El Papa Pío V, en 1561, publica su famosa bula De Salutis Gregis Dominici, por la que prohibía a todos los fieles asistir a las fiestas de toros bajo pena de excomunión.

 

Gregorio XIII en 1567 moderó el rigor de su antecesor, excluyendo de tal pena canóniga a los legos en su escrito Exposis nobis super y manteniendo el criterio de Pío V con los clérigos y eclesiásticos.

 

Otros argumentos de orden moral y dogmático mueven a los Papas a sus reiteradas prohibiciones del espectáculo taurino. El Papa Sixto V consideró la forma que habían de celebrarse las fiestas, «y que esto de correr los toros en día de fiesta era inconveniente para celebrarlas cristianamente como se debe, y los oficiales que quieren dejar de trabajar, con menos ocasión dejan la labor, y los que tratan de ganar de comer y hacer lo que deben, no dejan sus labores; y así que no se trate de esto por ahora, y se contente el Reino con la relajación de Gregorio XIII». Por la interpretación laxa que se diera a la disposición anterior, Sixto V, en 1583, vuelve a poner en vigor la bula de Pío V. Con el fin de que el Papa revocase esta bula, los embajadores de Felipe II trabajaron en Roma, presentando una tesis favorable a las corridas de toros. El duque de Sesa, negociador en el Vaticano, tuvo el apoyo de Juan de Roa y Ávila, decidido apologista de las fiestas de toros.

 

Después de denuncias y abusos de interpretación de las disposiciones pontificias, se proclama el decreto de Clemente VII, «Suscepti númeris» de 1596, levantando todas las anatemas y censuras, excepto a los frailes mendicantes, para quienes subsisten. Liberar las fiestas de toros de aquellas prohibiciones era reconocer la gentileza de su esencia, y su arraigo popular, por la alegría y divertimento que representaba para el pueblo los ejercicios valerosos y emocionantes en la aventura de los caballeros frente a los toros. Con opiniones y argumentos dispares la fiesta de los toros sigue y ha llegado al siglo XXI.

 

Es conveniente recordar que los albores del toreo coinciden con los de la humanidad. El hombre primitivo hubo de recurrir a toda suerte de ardides para rendir al toro, porque su carne le brindaba sustento y natural ayuda en las esforzadas faenas de la agricultura. Hay que considerar que el toreo nace de cualquiera de las formas de esquivar el peligro de las acometidas de la res. Cuando se comenzó hacer en empalizadas, u otros cercados con espectadores se iniciaba el espectáculo. Al avanzar en su desarrollo con el descubrimiento de cualidades del toro en el que domina la fuerza sobre la agilidad, y la bravura sobre la astucia, la maña y valor humano se proclama ante la fiereza del bruto, que en determinadas condiciones ha de ser reducido a servidumbre.

 

Las religiones antiguas han utilizado el toro, al igual que otros animales apreciados, como víctima en los sacrificios y también lo elegían como símbolo en la concepción arcaica del valor y la fuerza, como fecundador de sangre.

*MATERIAL PROPORCIONADO:*
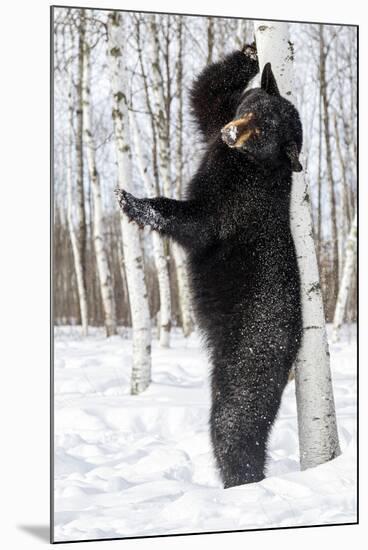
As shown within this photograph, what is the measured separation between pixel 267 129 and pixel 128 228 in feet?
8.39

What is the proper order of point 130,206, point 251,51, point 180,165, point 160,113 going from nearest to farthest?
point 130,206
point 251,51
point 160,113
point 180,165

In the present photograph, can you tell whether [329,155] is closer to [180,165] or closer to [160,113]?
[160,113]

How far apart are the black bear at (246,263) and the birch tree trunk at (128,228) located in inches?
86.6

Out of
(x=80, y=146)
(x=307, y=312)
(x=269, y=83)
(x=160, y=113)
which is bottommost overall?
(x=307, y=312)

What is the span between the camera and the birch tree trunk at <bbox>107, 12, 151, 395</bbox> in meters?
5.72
...
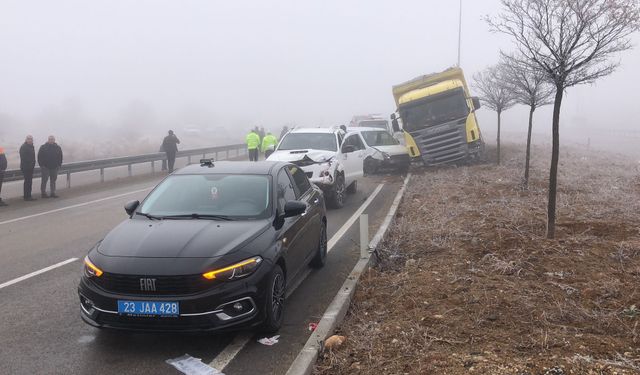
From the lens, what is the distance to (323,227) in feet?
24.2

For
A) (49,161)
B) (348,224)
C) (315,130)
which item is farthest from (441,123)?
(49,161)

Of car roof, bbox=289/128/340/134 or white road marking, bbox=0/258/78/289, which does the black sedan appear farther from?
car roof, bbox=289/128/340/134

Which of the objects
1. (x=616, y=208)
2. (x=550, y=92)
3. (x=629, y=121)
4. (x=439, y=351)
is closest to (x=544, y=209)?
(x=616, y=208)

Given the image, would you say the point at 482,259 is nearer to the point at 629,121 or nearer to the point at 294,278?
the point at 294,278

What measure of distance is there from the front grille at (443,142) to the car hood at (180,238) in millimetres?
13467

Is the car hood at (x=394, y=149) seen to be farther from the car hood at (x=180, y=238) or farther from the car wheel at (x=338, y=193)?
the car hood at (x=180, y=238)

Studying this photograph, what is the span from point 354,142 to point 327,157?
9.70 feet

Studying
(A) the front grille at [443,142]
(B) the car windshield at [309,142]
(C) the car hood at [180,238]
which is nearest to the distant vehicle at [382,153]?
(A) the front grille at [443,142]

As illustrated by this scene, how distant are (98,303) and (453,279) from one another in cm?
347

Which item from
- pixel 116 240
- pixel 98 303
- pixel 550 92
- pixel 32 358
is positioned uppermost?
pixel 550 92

*LISTA DE TAREAS:*
**a)** En el texto sobre las fiestas de toros, ¿quién actuó como negociador en el Vaticano?
**b)** Transcribe del texto sobre las fiestas de toros el pasaje que va desde "Es conveniente recordar" hasta "reducido a servidumbre.".
Las líneas no tienen ningún papel en esto.

*RESULTADOS:*
**a)** El duque de Sesa.

**b)**
Es conveniente recordar que los albores del toreo coinciden con los de la humanidad. El hombre primitivo hubo de recurrir a toda suerte de ardides para rendir al toro, porque su carne le brindaba sustento y natural ayuda en las esforzadas faenas de la agricultura. Hay que considerar que el toreo nace de cualquiera de las formas de esquivar el peligro de las acometidas de la res. Cuando se comenzó hacer en empalizadas, u otros cercados con espectadores se iniciaba el espectáculo. Al avanzar en su desarrollo con el descubrimiento de cualidades del toro en el que domina la fuerza sobre la agilidad, y la bravura sobre la astucia, la maña y valor humano se proclama ante la fiereza del bruto, que en determinadas condiciones ha de ser reducido a servidumbre.